Note: $M=\mu_o \sigma R \omega$, but not every formula works for that solution, because of the $B_a$.

Once we get agreement with the inside, then we'll take a closer look at the outside. Please let me know if you were able to follow the calculations.

Yes I was able to follow the calculations.
Would B_outside be $$-\frac{M_0 R^3}{3 \mu_0 r^2} \left( \cos(\theta) \mathbf{\hat{r}} + \frac{\sin(\theta)}{r}\mathbf{\hat{\theta}} \right)$$?

 

[Charles Link]

Would B_outside be

See the last link of post 5. It's post 7 of the "link". I would need to study this in detail=I don't have extra time at the moment, but don't forget to include $B_a$ besides the contribution to $B$ from the magnetization. For the magnetization, you of course need to use what I just computed in post 8.

 

[Charles Link]

and a follow-on: For the $\hat{a}_r$ component, when you take the derivative of $1/r^2$, you get $-2/r^3$, (using the gradient per the link I mentioned above). I'm not going to check all of the signs, but what you have looks almost correct, but both terms are with a $1/r^3$. Don't forget to include the original $B_a$ though.

 

[milkism]

and a follow-on: For the $\hat{a}_r$ component, when you take the derivative of $1/r^2$, you get $-2/r^3$, (using the gradient per the link I mentioned above). I'm not going to check all of the signs, but what you have looks almost correct, but both terms are with a $1/r^3$. Don't forget to include the original $B_a$ though.

True, also forgot to take the negative when doing the gradient it should be this $\frac{M_0 R^3}{3 \mu_0 r^3} \left( 2\cos(\theta) \mathbf{\hat{r} + \sin(\theta)}\mathbf{\hat{\theta}} \right)$. So we have $B_i = B_a - \frac{M}{3 \mu_0}$

 

[Charles Link]

Looks good for $B_{outside}$, but add $B_a=B_o \hat{z}$.

For $B_i$, what I have in post 8 is complete. (You don't need to add any $B_a$ to that).

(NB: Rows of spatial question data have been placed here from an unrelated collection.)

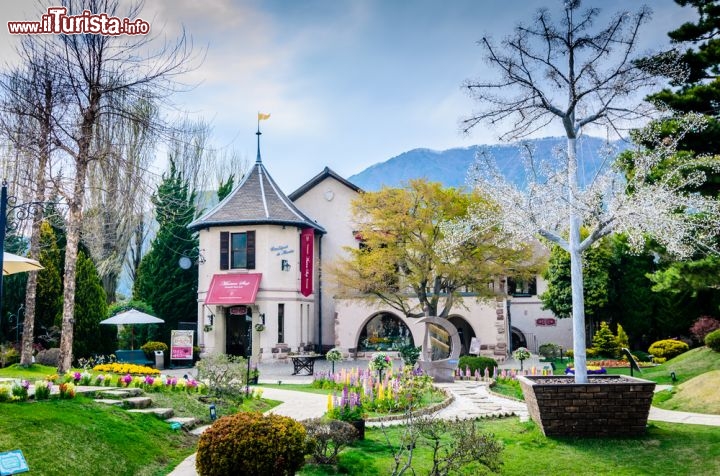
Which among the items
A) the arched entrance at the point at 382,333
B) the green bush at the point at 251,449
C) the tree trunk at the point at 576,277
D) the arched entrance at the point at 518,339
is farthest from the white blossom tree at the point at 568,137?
the arched entrance at the point at 518,339

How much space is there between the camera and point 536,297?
37531mm

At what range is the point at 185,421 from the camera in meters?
11.1

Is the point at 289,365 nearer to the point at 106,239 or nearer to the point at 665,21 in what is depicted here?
the point at 106,239

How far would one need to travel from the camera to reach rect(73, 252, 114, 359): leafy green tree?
24500mm

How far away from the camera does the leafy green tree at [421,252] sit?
2394 cm

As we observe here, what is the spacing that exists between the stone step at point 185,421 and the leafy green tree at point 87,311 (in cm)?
1531

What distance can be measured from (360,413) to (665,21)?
12241 mm

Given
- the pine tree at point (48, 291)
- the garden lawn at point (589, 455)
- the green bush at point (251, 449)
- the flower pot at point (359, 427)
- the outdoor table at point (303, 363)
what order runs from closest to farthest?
the green bush at point (251, 449) < the garden lawn at point (589, 455) < the flower pot at point (359, 427) < the outdoor table at point (303, 363) < the pine tree at point (48, 291)

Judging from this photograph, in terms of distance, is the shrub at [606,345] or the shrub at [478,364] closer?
the shrub at [478,364]

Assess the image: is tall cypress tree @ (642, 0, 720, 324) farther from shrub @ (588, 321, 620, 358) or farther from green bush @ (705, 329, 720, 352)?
shrub @ (588, 321, 620, 358)

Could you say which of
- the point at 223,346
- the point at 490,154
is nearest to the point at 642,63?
the point at 490,154

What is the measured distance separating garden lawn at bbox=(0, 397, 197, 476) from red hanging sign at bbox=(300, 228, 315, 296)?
65.5 ft

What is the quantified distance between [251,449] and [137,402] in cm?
461

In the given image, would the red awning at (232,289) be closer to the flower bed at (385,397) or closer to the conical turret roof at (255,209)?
the conical turret roof at (255,209)
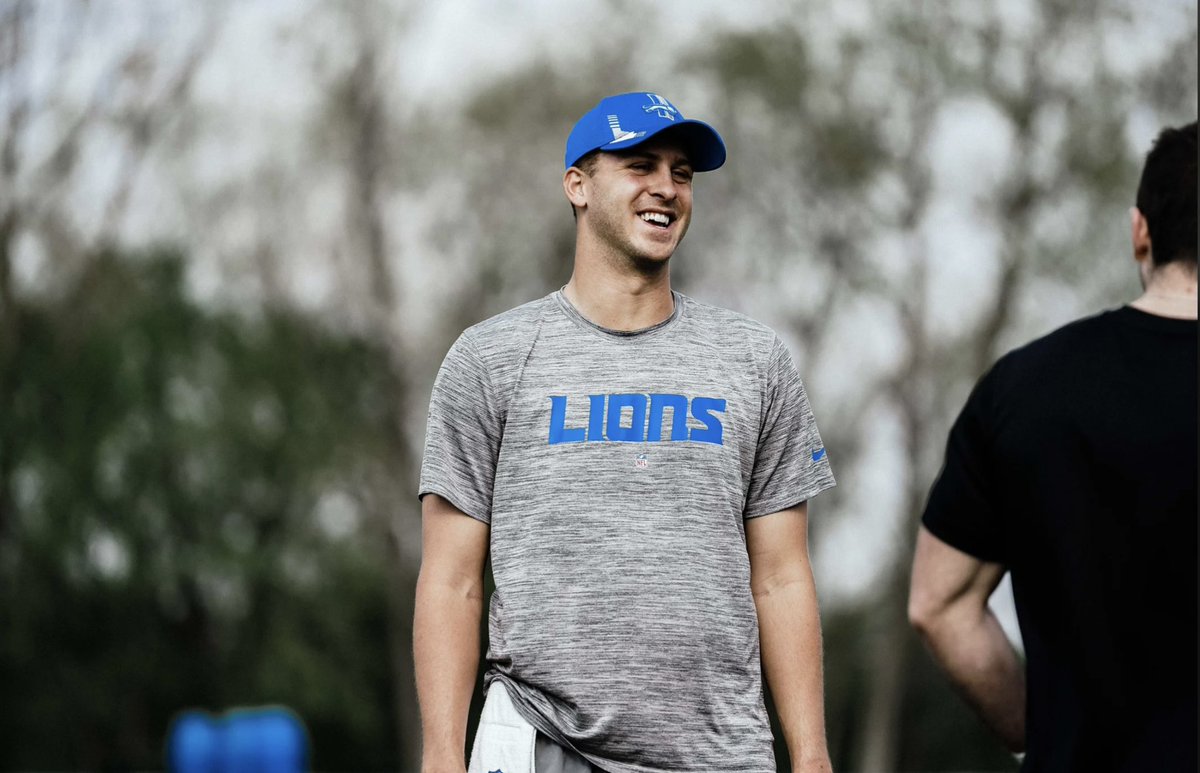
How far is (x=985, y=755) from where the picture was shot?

The expression $B_i=B_a-M/(3 \mu_o)$ is not correct though=we have $H_i =H_a-M/(3 \mu_o)$, but $B_i=\mu_o H+M=\mu_o H_a-M/3+M=B_a+(2/3)M$.

 

[Charles Link]

One additional item=I put the "link" in post 5 above, but I think this one is worth repeating=this "link" ties together the magnetic surface current method and the magnetic pole method with a simple example. You should find it good reading. See https://www.physicsforums.com/threads/a-magnetostatics-problem-of-interest-2.971045/
It should be noted that currents in conductors also contribute to $H$ in the pole method, with a calculation using Biot-Savart divided by $\mu_o$. I may have mentioned this later in the thread, but I don't see it in the first couple of posts.